## ENTRIES

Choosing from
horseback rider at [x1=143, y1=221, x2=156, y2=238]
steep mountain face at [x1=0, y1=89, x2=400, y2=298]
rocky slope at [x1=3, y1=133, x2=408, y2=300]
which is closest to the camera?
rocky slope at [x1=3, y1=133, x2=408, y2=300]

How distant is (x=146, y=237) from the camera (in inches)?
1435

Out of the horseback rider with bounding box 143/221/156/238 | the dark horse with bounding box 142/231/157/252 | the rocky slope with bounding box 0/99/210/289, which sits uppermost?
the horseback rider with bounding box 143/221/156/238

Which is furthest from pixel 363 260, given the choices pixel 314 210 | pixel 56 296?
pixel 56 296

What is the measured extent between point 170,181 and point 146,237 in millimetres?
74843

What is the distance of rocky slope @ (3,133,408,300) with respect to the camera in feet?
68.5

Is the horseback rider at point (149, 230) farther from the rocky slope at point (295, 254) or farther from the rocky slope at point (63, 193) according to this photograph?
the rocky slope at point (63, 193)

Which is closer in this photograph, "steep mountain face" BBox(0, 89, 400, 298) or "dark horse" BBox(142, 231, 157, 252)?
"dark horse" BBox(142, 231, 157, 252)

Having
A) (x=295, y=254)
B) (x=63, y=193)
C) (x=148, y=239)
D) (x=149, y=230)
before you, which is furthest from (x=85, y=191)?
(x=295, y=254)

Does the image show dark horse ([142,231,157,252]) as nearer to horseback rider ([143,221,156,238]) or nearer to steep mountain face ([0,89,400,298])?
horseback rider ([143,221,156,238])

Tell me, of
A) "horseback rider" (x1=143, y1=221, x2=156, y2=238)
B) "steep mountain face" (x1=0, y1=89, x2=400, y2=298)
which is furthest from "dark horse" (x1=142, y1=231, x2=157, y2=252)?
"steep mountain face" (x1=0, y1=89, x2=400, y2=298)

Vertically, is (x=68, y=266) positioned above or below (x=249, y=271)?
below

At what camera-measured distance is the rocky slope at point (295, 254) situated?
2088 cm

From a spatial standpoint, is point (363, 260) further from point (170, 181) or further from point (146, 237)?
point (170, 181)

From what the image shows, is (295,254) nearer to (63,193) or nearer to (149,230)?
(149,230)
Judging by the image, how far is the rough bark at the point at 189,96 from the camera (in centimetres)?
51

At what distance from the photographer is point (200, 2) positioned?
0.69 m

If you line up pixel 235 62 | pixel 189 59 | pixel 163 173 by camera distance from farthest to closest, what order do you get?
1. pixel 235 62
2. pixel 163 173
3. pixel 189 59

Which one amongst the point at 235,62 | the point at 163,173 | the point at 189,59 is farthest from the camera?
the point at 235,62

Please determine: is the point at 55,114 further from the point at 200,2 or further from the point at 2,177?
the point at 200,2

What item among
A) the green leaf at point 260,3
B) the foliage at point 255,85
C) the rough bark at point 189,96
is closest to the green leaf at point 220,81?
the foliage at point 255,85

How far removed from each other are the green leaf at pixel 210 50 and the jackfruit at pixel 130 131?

## EXERCISE PROMPT
Render every line of the records above as a JSON list of strings, one string per line, and omit the blank lines.

## EXERCISE RESPONSE
[
  "Choosing from",
  "horseback rider at [x1=143, y1=221, x2=156, y2=238]",
  "steep mountain face at [x1=0, y1=89, x2=400, y2=298]",
  "rocky slope at [x1=3, y1=133, x2=408, y2=300]",
  "which is closest to the camera?",
  "rocky slope at [x1=3, y1=133, x2=408, y2=300]",
  "How distant is (x=146, y=237) from the camera (in inches)?",
  "1435",
  "Out of the horseback rider with bounding box 143/221/156/238 | the dark horse with bounding box 142/231/157/252 | the rocky slope with bounding box 0/99/210/289, which sits uppermost?",
  "the horseback rider with bounding box 143/221/156/238",
  "Which is furthest from pixel 363 260, given the choices pixel 314 210 | pixel 56 296?",
  "pixel 56 296",
  "What is the measured extent between point 170,181 and point 146,237 in millimetres?",
  "74843",
  "What is the distance of rocky slope @ (3,133,408,300) with respect to the camera in feet?",
  "68.5",
  "Is the horseback rider at point (149, 230) farther from the rocky slope at point (295, 254) or farther from the rocky slope at point (63, 193) according to this photograph?",
  "the rocky slope at point (63, 193)",
  "Which is closer in this photograph, \"steep mountain face\" BBox(0, 89, 400, 298) or \"dark horse\" BBox(142, 231, 157, 252)?",
  "\"dark horse\" BBox(142, 231, 157, 252)",
  "Having",
  "A) (x=295, y=254)",
  "B) (x=63, y=193)",
  "C) (x=148, y=239)",
  "D) (x=149, y=230)",
  "before you, which is furthest from (x=85, y=191)?",
  "(x=295, y=254)",
  "Does the image show dark horse ([142,231,157,252]) as nearer to horseback rider ([143,221,156,238]) or nearer to steep mountain face ([0,89,400,298])?",
  "horseback rider ([143,221,156,238])",
  "Tell me, of",
  "A) \"horseback rider\" (x1=143, y1=221, x2=156, y2=238)",
  "B) \"steep mountain face\" (x1=0, y1=89, x2=400, y2=298)",
  "which is furthest from \"dark horse\" (x1=142, y1=231, x2=157, y2=252)?",
  "\"steep mountain face\" (x1=0, y1=89, x2=400, y2=298)",
  "Vertically, is (x=68, y=266) positioned above or below (x=249, y=271)?",
  "below",
  "At what camera-measured distance is the rocky slope at point (295, 254) situated?",
  "2088 cm",
  "From a spatial standpoint, is point (363, 260) further from point (170, 181) or further from point (146, 237)?",
  "point (170, 181)",
  "From what the image shows, is (295,254) nearer to (63,193) or nearer to (149,230)?",
  "(149,230)",
  "Judging by the image, how far is the rough bark at the point at 189,96 from the camera (in centimetres)?",
  "51",
  "At what distance from the photographer is point (200, 2) positioned?",
  "0.69 m",
  "If you line up pixel 235 62 | pixel 189 59 | pixel 163 173 by camera distance from farthest to closest, what order do you get?",
  "1. pixel 235 62",
  "2. pixel 163 173",
  "3. pixel 189 59",
  "Which one amongst the point at 235,62 | the point at 163,173 | the point at 189,59 is farthest from the camera?",
  "the point at 235,62",
  "Please determine: is the point at 55,114 further from the point at 200,2 or further from the point at 2,177?",
  "the point at 200,2",
  "What item among",
  "A) the green leaf at point 260,3",
  "B) the foliage at point 255,85",
  "C) the rough bark at point 189,96",
  "is closest to the green leaf at point 220,81?",
  "the foliage at point 255,85",
  "How far removed from each other are the green leaf at pixel 210 50 and the jackfruit at pixel 130 131?"
]